Record set:
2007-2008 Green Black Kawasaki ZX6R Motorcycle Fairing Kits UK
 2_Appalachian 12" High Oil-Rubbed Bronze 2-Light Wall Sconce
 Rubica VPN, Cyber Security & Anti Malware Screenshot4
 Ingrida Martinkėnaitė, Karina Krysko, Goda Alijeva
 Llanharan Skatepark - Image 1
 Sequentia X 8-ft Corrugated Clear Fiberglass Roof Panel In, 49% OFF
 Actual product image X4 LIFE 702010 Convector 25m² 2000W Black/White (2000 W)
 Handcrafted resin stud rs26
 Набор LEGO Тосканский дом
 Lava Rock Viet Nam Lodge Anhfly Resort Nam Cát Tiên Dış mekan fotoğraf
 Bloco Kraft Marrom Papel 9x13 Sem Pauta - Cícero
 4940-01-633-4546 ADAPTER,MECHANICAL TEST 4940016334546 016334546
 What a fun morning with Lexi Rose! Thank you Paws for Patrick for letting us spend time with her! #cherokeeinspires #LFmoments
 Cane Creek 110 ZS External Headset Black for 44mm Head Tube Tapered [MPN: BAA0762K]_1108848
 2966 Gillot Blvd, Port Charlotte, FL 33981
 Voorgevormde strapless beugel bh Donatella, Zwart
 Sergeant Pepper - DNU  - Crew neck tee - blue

Activity:
All lines from the one with "Voorgevormde strapless beugel" onward to the end of the records above should be repeated exactly, and only those lines.

Task response:
 Voorgevormde strapless beugel bh Donatella, Zwart
 Sergeant Pepper - DNU  - Crew neck tee - blue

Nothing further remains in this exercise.